## WORK ITEM:
Your task is to retype, exactly and with nothing else, every line from the one containing "category: wildebeest" to the end of the listing.

## INPUT FOR THIS TASK:
****

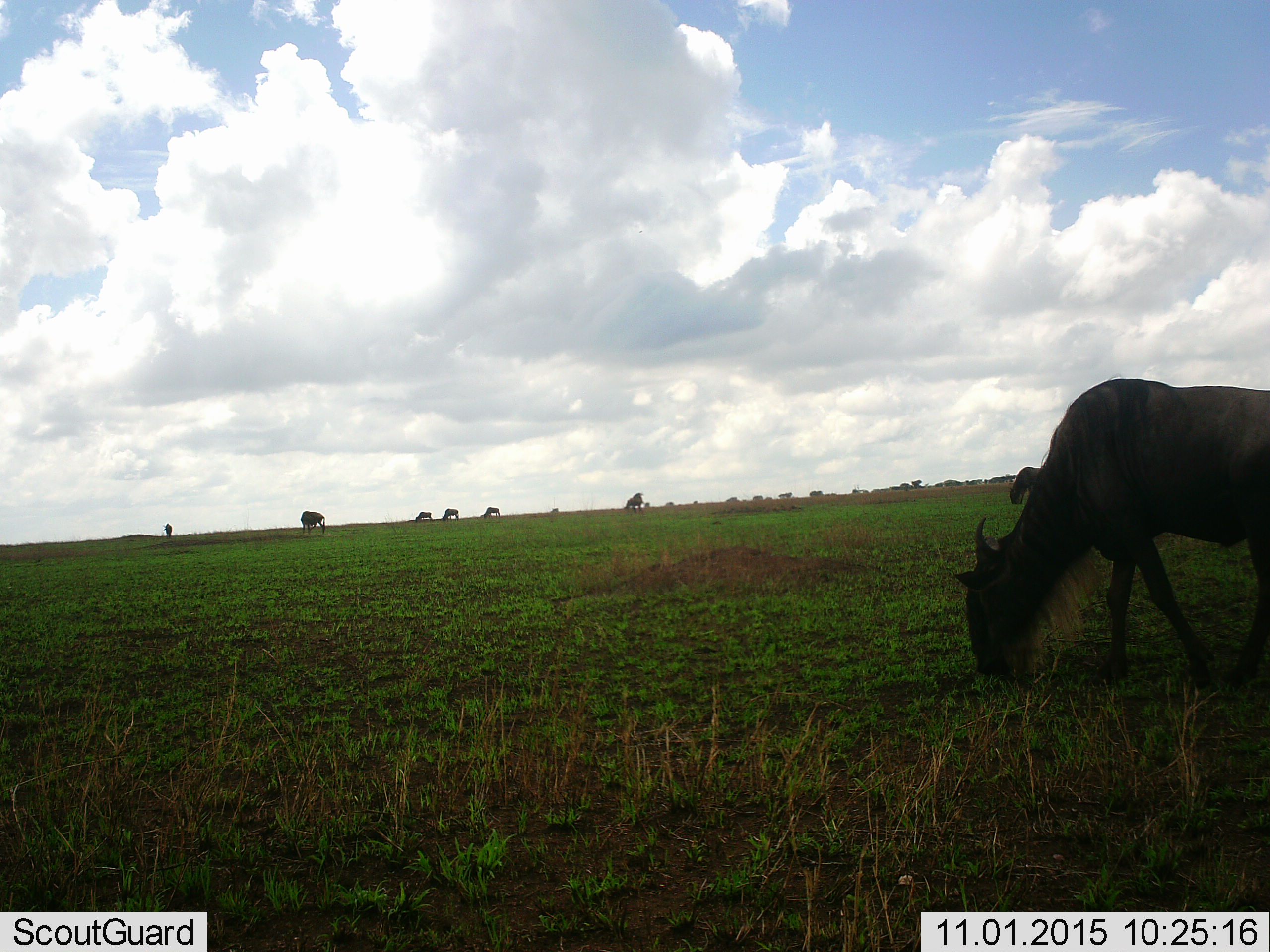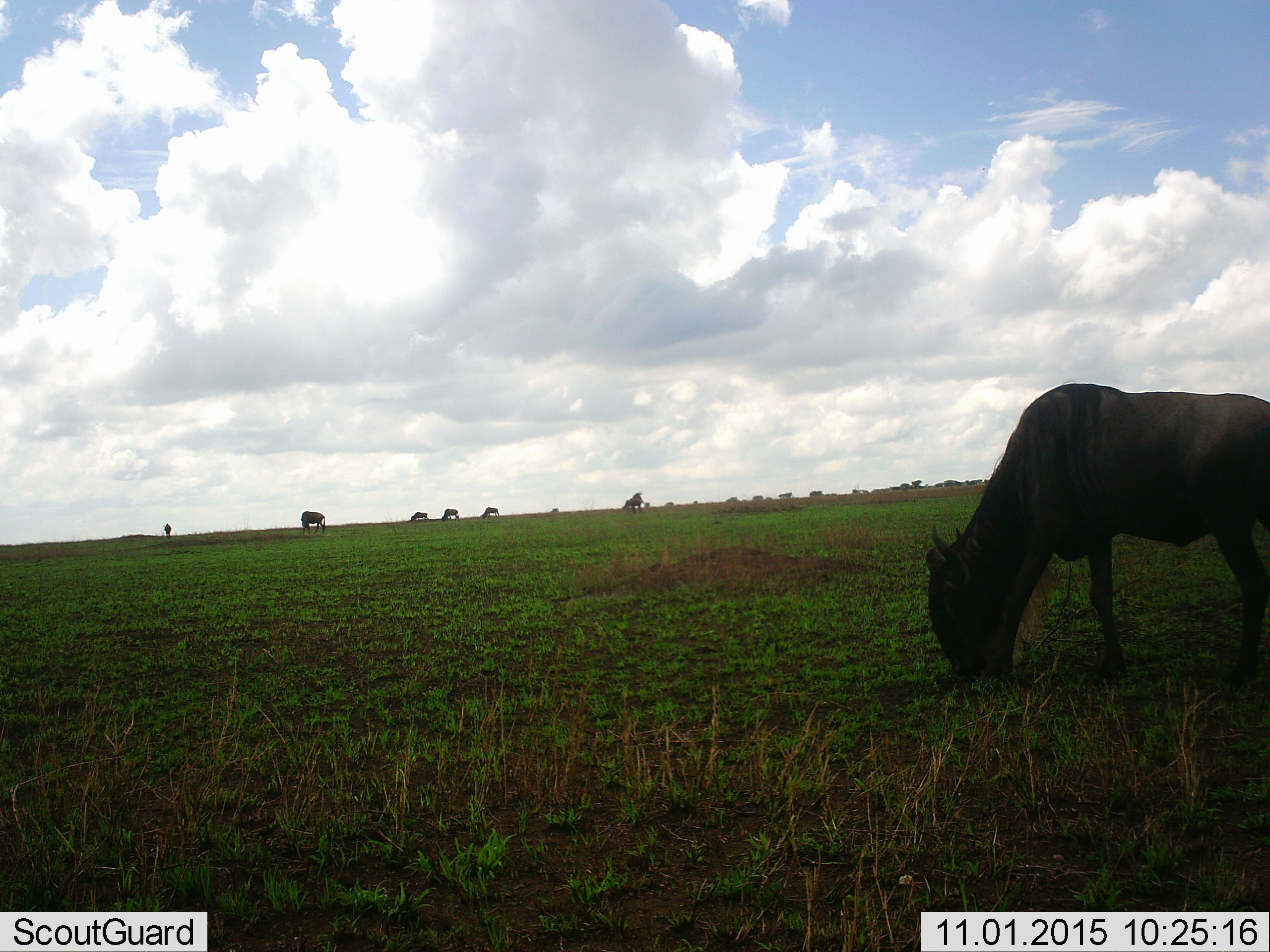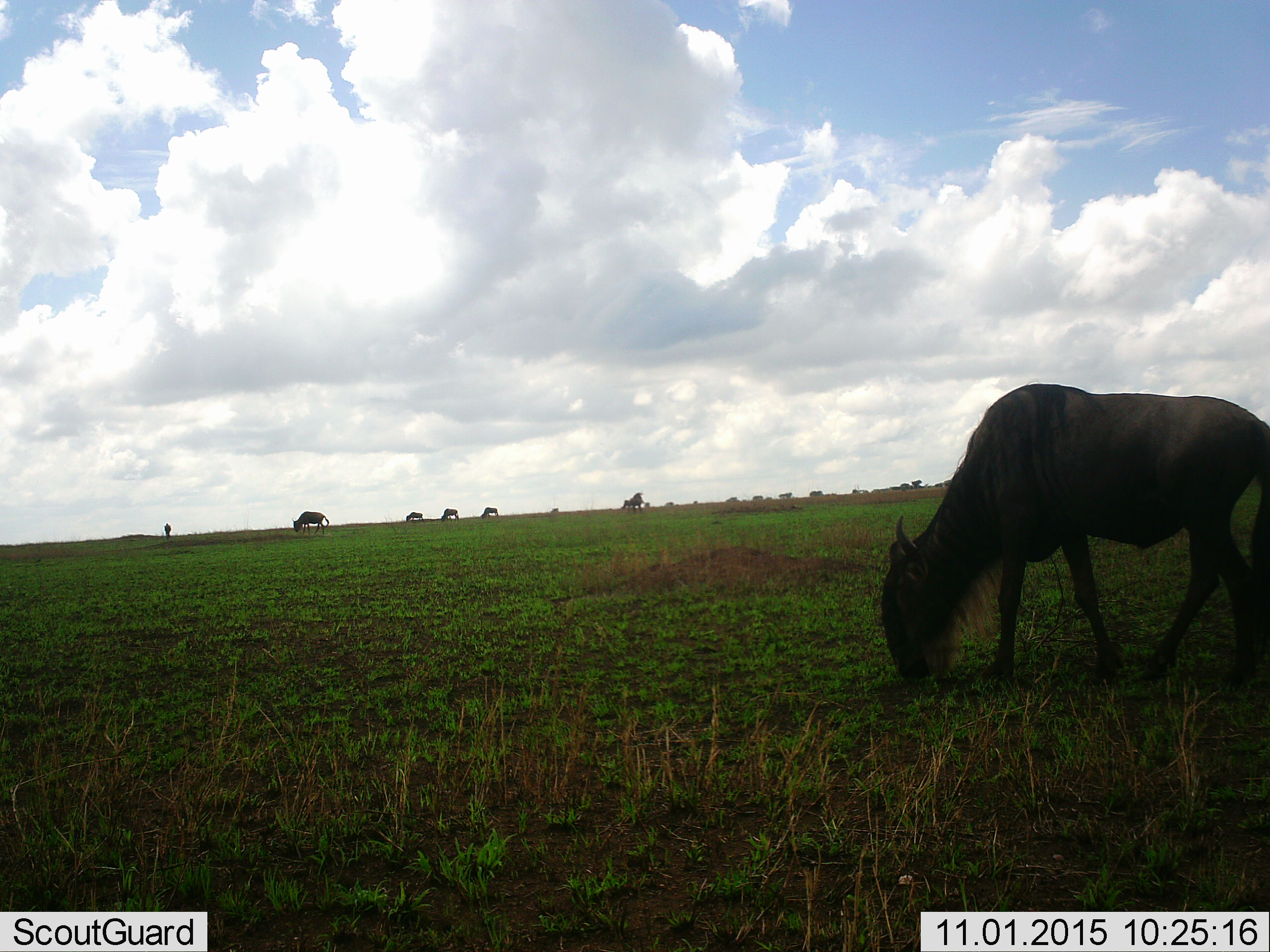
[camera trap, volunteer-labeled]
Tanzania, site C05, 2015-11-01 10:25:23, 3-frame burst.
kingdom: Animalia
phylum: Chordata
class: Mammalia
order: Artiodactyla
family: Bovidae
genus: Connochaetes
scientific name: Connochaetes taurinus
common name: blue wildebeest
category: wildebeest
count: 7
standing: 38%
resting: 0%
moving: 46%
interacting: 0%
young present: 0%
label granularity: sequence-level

****

## RESPONSE BELOW:
category: wildebeest
count: 7
standing: 38%
resting: 0%
moving: 46%
interacting: 0%
young present: 0%
label granularity: sequence-level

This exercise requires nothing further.